What does independence mean? Chaiwallah, safai karamchari, security guard speak
Bengaluru, August 15: By now, your social media accounts must be relentlessly beeping with Independence Day messages. You must have wished your fellow citizens too. Mostly, you have also expressed your views on being an Indian and being independent.
Words like "independence" and "freedom" always become more meaningful during all our national days, especially during Independence Day and Republic Day celebrations.
We at OneIndia thought of talking to a couple of people, who don't have any platforms--be it political podiums or social media sites-- to speak their minds on the occasion of 70th Independence Day on Tuesday.
We caught up with a roadside tea vendor (chaiwallah), a sanitation worker (safai karamchari) and a security guard in India's IT hub Bengaluru to understand what it means to be independent and many other things associated with being a citizen of a free and a democratic country.
Rama TN, a native of Tirumala in Andhra Pradesh, migrated to Bengaluru almost 15 years ago. After doing several odd jobs, since the last three years, Rama is running a small tea stall in the Outer Ring Road--one of the favourite destinations of IT companies in the city.
Ask him, how he is going to celebrate Independence Day, Rama smiled, "I will sell tea, as usual."
Explaining the logic behind working on the day, when almost all offices are closed, and a good amount of Bengalureans have left for a short vacation in nearby hill stations, Rama said he did not have the "luxury to enjoy Independence Day".
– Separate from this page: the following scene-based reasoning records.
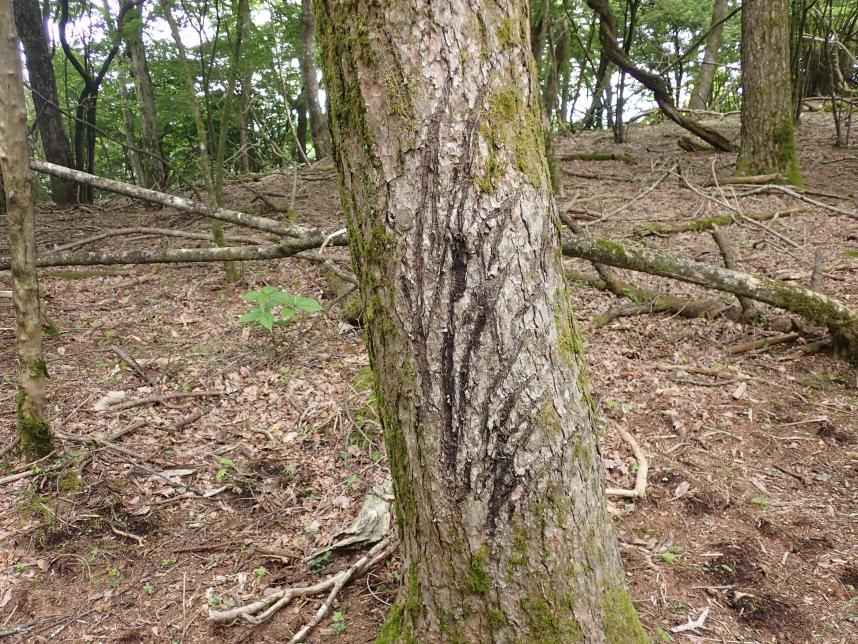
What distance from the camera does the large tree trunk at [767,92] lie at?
7.18 meters

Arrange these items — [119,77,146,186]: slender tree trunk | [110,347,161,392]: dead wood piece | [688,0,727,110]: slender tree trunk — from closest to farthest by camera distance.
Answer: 1. [110,347,161,392]: dead wood piece
2. [119,77,146,186]: slender tree trunk
3. [688,0,727,110]: slender tree trunk

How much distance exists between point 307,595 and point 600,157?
10140 millimetres

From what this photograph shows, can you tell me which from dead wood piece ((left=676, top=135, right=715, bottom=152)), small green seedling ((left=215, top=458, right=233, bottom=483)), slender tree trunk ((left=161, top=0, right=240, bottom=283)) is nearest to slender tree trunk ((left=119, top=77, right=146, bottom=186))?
slender tree trunk ((left=161, top=0, right=240, bottom=283))

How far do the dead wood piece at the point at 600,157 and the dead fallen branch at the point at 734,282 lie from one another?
6.95m

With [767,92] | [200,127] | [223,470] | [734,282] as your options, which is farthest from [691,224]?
[223,470]

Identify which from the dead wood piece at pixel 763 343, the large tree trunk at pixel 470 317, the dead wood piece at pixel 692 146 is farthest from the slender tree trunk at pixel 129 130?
the large tree trunk at pixel 470 317

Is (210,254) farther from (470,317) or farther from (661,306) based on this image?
(661,306)

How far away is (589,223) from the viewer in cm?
651

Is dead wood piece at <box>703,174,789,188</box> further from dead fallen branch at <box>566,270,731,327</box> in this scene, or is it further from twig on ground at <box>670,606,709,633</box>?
twig on ground at <box>670,606,709,633</box>

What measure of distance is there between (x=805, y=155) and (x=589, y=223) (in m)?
5.72

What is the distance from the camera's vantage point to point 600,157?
10.6 m

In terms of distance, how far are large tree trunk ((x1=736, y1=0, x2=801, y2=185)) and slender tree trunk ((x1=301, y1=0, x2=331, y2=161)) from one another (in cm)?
661

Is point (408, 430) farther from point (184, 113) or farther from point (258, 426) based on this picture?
point (184, 113)

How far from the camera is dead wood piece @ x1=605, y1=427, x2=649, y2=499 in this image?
2.95 m
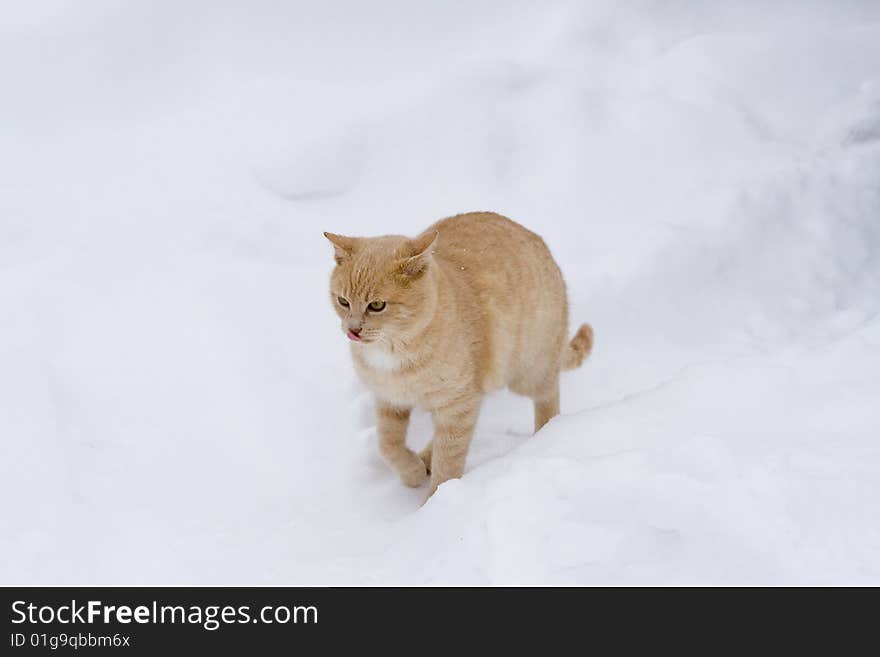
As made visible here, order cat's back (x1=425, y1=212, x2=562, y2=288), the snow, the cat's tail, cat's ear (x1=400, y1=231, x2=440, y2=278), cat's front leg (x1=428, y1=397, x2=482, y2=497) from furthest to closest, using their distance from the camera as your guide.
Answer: the cat's tail, cat's back (x1=425, y1=212, x2=562, y2=288), cat's front leg (x1=428, y1=397, x2=482, y2=497), cat's ear (x1=400, y1=231, x2=440, y2=278), the snow

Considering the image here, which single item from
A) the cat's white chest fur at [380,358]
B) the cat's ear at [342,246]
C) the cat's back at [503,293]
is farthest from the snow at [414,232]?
the cat's ear at [342,246]

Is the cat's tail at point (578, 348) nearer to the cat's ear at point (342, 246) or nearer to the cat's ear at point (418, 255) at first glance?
the cat's ear at point (418, 255)

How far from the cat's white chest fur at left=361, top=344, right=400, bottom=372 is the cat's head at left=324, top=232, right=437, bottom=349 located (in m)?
0.05

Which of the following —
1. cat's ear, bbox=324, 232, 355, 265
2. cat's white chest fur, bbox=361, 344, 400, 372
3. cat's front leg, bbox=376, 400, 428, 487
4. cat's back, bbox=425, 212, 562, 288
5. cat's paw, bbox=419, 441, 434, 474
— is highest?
cat's ear, bbox=324, 232, 355, 265

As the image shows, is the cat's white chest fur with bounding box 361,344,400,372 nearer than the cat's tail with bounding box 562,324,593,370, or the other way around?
the cat's white chest fur with bounding box 361,344,400,372

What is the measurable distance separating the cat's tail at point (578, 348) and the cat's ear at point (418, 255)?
1.09 metres

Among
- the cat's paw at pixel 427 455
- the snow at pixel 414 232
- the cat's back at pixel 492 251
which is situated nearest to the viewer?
the snow at pixel 414 232

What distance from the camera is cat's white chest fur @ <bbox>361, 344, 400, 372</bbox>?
2586 mm

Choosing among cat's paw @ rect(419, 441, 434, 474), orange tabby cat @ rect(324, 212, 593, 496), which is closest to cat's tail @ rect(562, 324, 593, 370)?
orange tabby cat @ rect(324, 212, 593, 496)

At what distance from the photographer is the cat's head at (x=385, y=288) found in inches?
95.9

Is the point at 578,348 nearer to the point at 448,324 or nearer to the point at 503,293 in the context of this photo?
the point at 503,293

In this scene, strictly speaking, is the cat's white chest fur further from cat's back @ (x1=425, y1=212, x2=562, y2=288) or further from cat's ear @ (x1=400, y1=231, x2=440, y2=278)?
cat's back @ (x1=425, y1=212, x2=562, y2=288)

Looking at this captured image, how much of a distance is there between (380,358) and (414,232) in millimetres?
1561
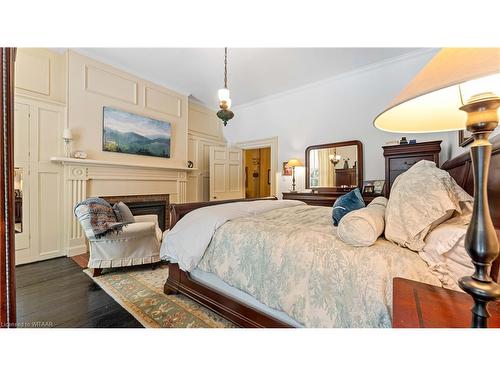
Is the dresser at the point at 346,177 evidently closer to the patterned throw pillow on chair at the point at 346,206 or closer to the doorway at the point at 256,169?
the patterned throw pillow on chair at the point at 346,206

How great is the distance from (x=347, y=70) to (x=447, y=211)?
3361 millimetres

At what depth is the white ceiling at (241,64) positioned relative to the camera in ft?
9.43

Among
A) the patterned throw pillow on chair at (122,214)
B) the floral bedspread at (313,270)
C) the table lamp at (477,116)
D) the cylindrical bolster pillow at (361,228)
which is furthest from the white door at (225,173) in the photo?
the table lamp at (477,116)

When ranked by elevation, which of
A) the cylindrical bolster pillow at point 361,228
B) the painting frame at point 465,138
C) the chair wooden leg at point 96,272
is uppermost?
the painting frame at point 465,138

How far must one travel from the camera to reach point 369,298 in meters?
0.85

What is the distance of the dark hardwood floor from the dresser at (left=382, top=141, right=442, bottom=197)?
131 inches

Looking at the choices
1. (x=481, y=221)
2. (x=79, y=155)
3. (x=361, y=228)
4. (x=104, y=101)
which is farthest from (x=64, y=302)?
(x=104, y=101)

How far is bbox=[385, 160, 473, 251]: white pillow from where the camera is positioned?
90 cm

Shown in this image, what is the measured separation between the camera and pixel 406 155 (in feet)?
8.59

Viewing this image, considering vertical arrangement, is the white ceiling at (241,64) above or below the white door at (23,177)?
above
"I am a poor man. I have to work every day. I can't sit in front of the television and watch Prime Minister Narendra Modi's speech, no matter how much inspiring it is for others," added Rama.
Like Rama, Sunitha (who only writes her first name), a sanitation worker with the Bruhat Bengaluru Mahanagara Palike (BBMP), was seen working as she cleaned roads near Electronic City on Tuesday.
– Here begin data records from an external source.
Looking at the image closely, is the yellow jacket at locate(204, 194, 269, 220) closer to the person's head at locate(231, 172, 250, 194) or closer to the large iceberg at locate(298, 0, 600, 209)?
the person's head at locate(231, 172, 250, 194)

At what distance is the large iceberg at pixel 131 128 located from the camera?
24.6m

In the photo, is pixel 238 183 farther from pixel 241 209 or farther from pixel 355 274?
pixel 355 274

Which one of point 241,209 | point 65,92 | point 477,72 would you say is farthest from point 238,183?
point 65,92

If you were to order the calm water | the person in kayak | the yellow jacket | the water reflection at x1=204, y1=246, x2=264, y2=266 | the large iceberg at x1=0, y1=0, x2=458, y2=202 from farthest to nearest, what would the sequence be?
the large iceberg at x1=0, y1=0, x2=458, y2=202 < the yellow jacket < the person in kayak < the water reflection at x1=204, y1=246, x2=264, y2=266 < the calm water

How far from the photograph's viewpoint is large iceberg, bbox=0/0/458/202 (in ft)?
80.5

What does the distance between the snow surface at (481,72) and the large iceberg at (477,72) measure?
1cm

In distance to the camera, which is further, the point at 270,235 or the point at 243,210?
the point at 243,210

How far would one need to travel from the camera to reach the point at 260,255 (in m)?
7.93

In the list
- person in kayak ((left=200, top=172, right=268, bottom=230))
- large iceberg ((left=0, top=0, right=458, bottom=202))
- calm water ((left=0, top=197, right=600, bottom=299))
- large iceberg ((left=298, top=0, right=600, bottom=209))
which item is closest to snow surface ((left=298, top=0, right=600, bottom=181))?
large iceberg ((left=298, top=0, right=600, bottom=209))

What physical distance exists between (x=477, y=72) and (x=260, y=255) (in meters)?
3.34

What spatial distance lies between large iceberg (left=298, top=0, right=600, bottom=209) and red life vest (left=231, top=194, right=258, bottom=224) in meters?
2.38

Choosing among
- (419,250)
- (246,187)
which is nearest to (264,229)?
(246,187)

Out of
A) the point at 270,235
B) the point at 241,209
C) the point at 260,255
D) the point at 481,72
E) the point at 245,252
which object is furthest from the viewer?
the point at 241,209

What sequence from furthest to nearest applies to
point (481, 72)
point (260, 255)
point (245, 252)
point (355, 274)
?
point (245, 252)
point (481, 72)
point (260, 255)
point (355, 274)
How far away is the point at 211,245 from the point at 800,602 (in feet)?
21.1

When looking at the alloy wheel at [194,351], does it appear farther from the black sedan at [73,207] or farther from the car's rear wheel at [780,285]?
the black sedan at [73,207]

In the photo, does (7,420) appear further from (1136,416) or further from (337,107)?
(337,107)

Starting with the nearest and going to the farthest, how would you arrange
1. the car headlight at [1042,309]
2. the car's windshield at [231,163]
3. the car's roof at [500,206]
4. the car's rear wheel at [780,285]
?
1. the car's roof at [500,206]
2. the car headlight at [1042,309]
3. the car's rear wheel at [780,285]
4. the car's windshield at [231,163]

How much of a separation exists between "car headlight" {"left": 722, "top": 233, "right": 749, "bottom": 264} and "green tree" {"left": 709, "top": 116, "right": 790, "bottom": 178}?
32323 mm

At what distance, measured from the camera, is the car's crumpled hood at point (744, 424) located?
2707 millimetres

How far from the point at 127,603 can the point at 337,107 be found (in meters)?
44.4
Although it's an official holiday for all state-run offices, including the municipal corporation of Bengaluru, but Sunitha worked on Independence Day as her bosses asked her to attend her duties.
"I know it's a holiday, but not for us, as we are cleaners. If my colleagues and I don't work, the roads will look filthy. It's Independence Day, we can't afford to have dirty roads on the day. Moreover, it has been pouring in Bengaluru since Monday, we have to ensure roads look neat and clean," said Sunitha.
When asked what does it meant to be a citizen of a free nation, the woman in her mid-40s said, "To be able to send my children to schools. I don't want my two sons to be manual workers like my husband and I. They go to schools and I want them to get degrees and work in offices."
Purnananda Das, a security guard, who hails from Assam, but has been working in the city for the last seven years said that Bengaluru was his second home.
"Independence Day holds great meaning for me. I feel proud to be in a free country. Yes, we are poor, but we are no less patriotic. Who does not struggle in life? I am also doing so, by leaving my home in Assam and working in Bengaluru. The city is beautiful and so are its people. I love working here," smiled Purnananda.